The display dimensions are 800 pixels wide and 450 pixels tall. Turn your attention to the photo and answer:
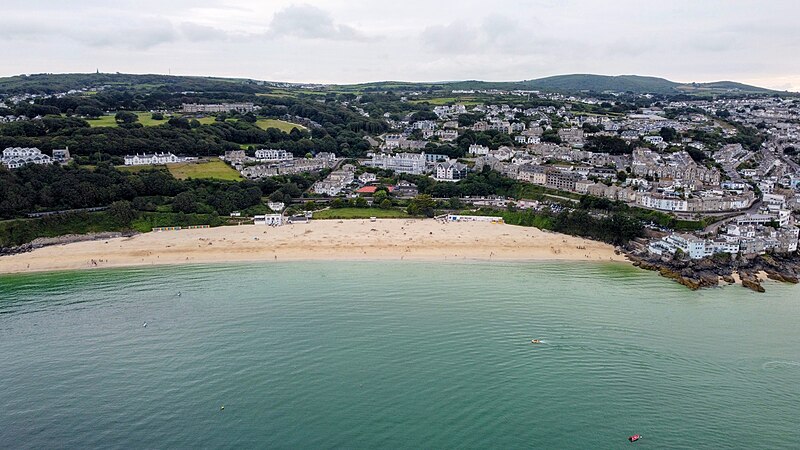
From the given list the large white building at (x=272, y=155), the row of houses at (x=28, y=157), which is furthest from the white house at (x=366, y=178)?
the row of houses at (x=28, y=157)

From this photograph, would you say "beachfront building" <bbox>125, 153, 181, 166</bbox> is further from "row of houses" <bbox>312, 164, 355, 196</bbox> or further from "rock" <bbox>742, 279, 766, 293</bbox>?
"rock" <bbox>742, 279, 766, 293</bbox>

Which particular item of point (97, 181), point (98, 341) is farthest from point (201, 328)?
point (97, 181)

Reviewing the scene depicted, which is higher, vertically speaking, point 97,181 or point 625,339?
point 97,181

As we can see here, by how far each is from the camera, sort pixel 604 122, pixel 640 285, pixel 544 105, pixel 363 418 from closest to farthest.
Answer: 1. pixel 363 418
2. pixel 640 285
3. pixel 604 122
4. pixel 544 105

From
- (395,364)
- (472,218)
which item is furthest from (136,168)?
(395,364)

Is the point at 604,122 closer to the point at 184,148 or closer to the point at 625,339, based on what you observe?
the point at 184,148

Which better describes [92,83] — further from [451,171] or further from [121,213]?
[451,171]
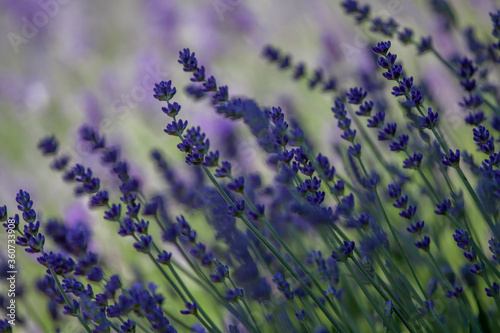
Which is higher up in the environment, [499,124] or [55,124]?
[55,124]

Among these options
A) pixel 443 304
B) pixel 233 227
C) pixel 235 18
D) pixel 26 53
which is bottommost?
pixel 443 304

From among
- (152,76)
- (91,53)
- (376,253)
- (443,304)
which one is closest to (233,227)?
(376,253)

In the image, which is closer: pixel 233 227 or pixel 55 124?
pixel 233 227

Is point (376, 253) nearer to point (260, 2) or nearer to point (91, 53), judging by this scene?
point (260, 2)

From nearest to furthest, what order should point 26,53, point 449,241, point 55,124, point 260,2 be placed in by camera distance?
point 449,241 → point 55,124 → point 260,2 → point 26,53

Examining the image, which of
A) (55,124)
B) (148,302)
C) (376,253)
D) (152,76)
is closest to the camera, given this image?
(148,302)

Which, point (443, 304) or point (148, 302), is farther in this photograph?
point (443, 304)

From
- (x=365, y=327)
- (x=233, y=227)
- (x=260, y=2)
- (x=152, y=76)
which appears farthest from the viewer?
(x=260, y=2)

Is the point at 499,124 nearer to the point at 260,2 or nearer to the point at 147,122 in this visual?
the point at 147,122

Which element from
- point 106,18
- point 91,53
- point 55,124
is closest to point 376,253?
point 55,124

_____

» Written request: Reproduce the items above with "lens" in place of each "camera" and nothing else altered. Omit the pictures.

» Completed task:
The display dimensions are 800 pixels wide and 450 pixels tall. Turn your attention to the photo and answer:
From the given list the large white building at (x=272, y=155), the row of houses at (x=28, y=157), which is furthest from the white house at (x=366, y=178)?
the row of houses at (x=28, y=157)

From this photograph, would you say "beachfront building" <bbox>125, 153, 181, 166</bbox> is further from "row of houses" <bbox>312, 164, 355, 196</bbox> or further from "rock" <bbox>742, 279, 766, 293</bbox>?
"rock" <bbox>742, 279, 766, 293</bbox>

Which particular item of point (97, 181), point (98, 341) is farthest from point (201, 328)?
point (97, 181)

Reviewing the scene depicted, which is higher, vertically speaking, point 97,181 or point 625,339?
point 97,181

As we can see here, by how far each is from the lens, sort pixel 604 122, pixel 640 285, pixel 544 105, pixel 363 418 from closest to farthest.
Answer: 1. pixel 363 418
2. pixel 640 285
3. pixel 604 122
4. pixel 544 105

From
- (395,364)
- (472,218)
which item is furthest from (136,168)?
(395,364)

Is the point at 604,122 closer to the point at 184,148 or closer to the point at 625,339, based on what you observe?
the point at 184,148

Which better describes [92,83] — further from [451,171] or further from [121,213]?
[451,171]
Which is higher up in the environment, [499,124] or [55,124]?
[55,124]

Among these options
A) pixel 443 304
B) pixel 233 227
C) pixel 235 18
D) pixel 26 53
which is bottommost?
pixel 443 304

From among
- (152,76)
- (91,53)
- (376,253)
- (443,304)
which one is closest to (233,227)?
(376,253)

In the image, which is closer: pixel 233 227 or pixel 55 124?
pixel 233 227

Is point (376, 253) nearer to point (260, 2) or nearer to point (91, 53), judging by this scene?
point (260, 2)

From nearest to furthest, what order should point 26,53, point 449,241, point 55,124, point 260,2 be placed in by lens distance?
point 449,241 → point 55,124 → point 260,2 → point 26,53

Examining the image, which of
A) (55,124)
B) (148,302)
C) (376,253)
D) (152,76)
is closest to the lens, given this image?
(148,302)

Which, point (443, 304) or point (148, 302), is farther in this photograph?
point (443, 304)

From
- (x=365, y=327)
- (x=233, y=227)
- (x=260, y=2)
- (x=152, y=76)
which appears farthest from the viewer?
(x=260, y=2)

Is the point at 499,124 nearer to the point at 260,2 or nearer to the point at 147,122 in this visual?
the point at 147,122

Which element from
- point 106,18
- point 91,53
- point 55,124
is closest to point 376,253?
point 55,124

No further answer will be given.